Hmm, still functioning! Even after over 1000 days of neglect! Amazing.

So, with the recent car competition, I’ve been inspired to check out the latest updates to Automation and the new Unreal engine. Sadly, I didn’t realise there even was a competition until it was too late to enter. Oh well.

After playing with the '50s coupe body, I decided to make a new Argus Tempest. Originally, Argus was founded in the early 60s. I think this was mainly because I couldn’t come up with any decent designs for the older body styles. While the following is still rather basic, I think I found a groove here, and as you’ll see from subsequent posts, I started developing a style.

So, to support this new theme, I changed my car company info to reflect Argus’ founding in 1948 instead of the original 1962.

My journey began with a car called the Super 6. This was an inline 6 sports coupe which turned out pretty good. After this, I decided to try and squeez a small V8 into this tiny chassis. To my surprise, I was able to fit one! Albiet, quite small at 200ci (3.2L). I decided to pilfer the “Super” model from Brighton Motors to use as a trim designation. I felt it suited this car more.

Without further ado, I present to you, the first automobile from Argus: The 1953 Tempest Super 8

More to come.


Here’s the stats page for the car. In sandbox mode, I feel markets are pretty irrelevant, but I suppose it’s good practice for the campaign. To that end, I was shooting for the Light Sport segment. Initially, I didn’t quite hit the mark and instead created a more track oriented car. In fact, it acheived a market rank of 92% in this segment. After playing with the tuning a little more, I was able to get a peak of 72.5 Competitivness @ a 10% profit margin in the L. Sport segment with an affordability rating of 88%. The Track Premium segment favoured this car slightly more with 80.7 and 88.9%, respectively.

On the design side of things, the early body styles still seem to have limited morphing capability. Also, the default and non-removable bumpers and default mirrors really need to go. I’m looking at you, generic muscle car body. But I digress. The first Tempest is of course reminiscent of the C1 Corvette and AC Cobra. I think it’s a healthy melding of the two. I would have liked to add a more fast-back-esq rear window, but as I said above, the morphing is very limited on this body.

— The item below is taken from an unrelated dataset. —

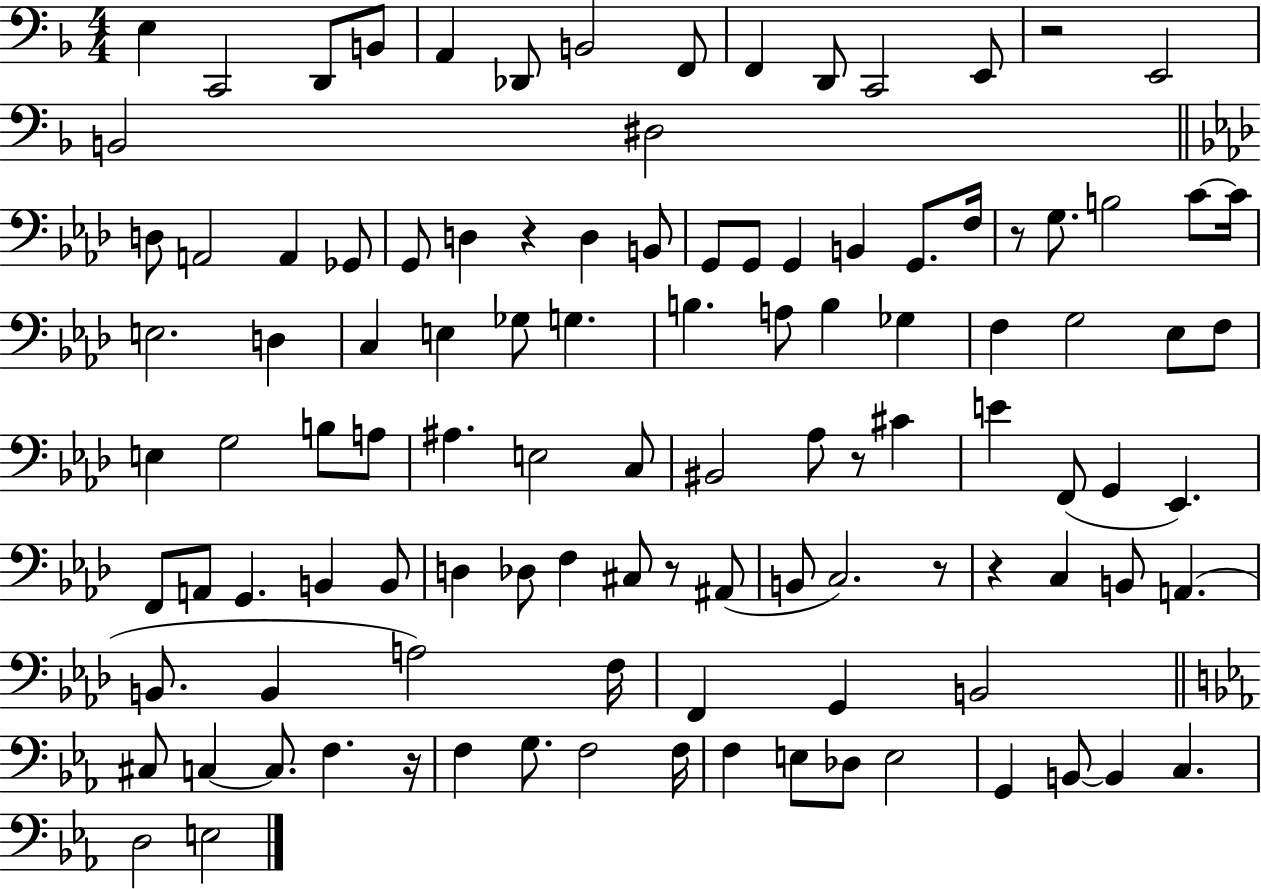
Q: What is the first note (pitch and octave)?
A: E3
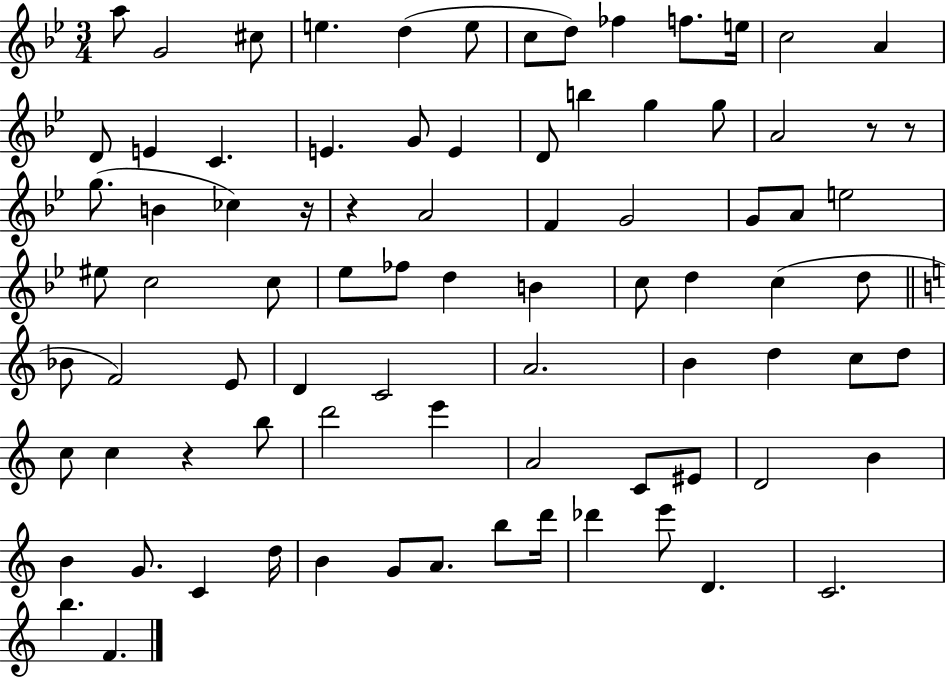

The V8 is very small at 200ci, but it really was an experiment for Argus. Brighton Motors is the parent company of Argus and supplier of all Argus’ engines. BM had started work on V8 engines fairly early on and most of their production engines were now around 400ci or above. These torquey, gas guzzlers were needed to power the larger vehicles being used to help rebuild Gasmea after the war. However, even BM had to start somewhere. Their first V8 engine was a 200ci experimental. More of an R&D platform to test their engineering. It was never meant for production. However, after seeing the success in sales of Argus’ Tempest Super 6, the parent began to wonder if they could put their little 200ci zinger to good use.

Initially, the Super 8 was born out of a rough and ready garage hot-rodding job. Basically, a small team of BM and Argus engineers shoehorned one of only two remaining 200ci V8s into a Super 6 chassis. The results were impressive, but not earth shattering. That wasn’t exactly surprising, though. After all, the engine was only 40ci bigger than the straight 6 it replaced. Outright performance wasn’t the goal here. It was the feeling. The feeling of having that little V8 howl up to 4700rpm. The sound it made was incredible.

Although the little V8 engine was classed as experimental, it was pretty much ready for production. There were some minor tweaks made to fueling and igniton timing, but other than that, it was ready to go. The car chassis itself also needed fairly minor teaks. Some slightly beefed up guards to fit bigger wheels, tyres and brakes, and the car was in production for the 1953 model year.


This one looks like an Austin-Healey, which is a good thing. Anyway, it’s nice to see you back on the forums after a long absence.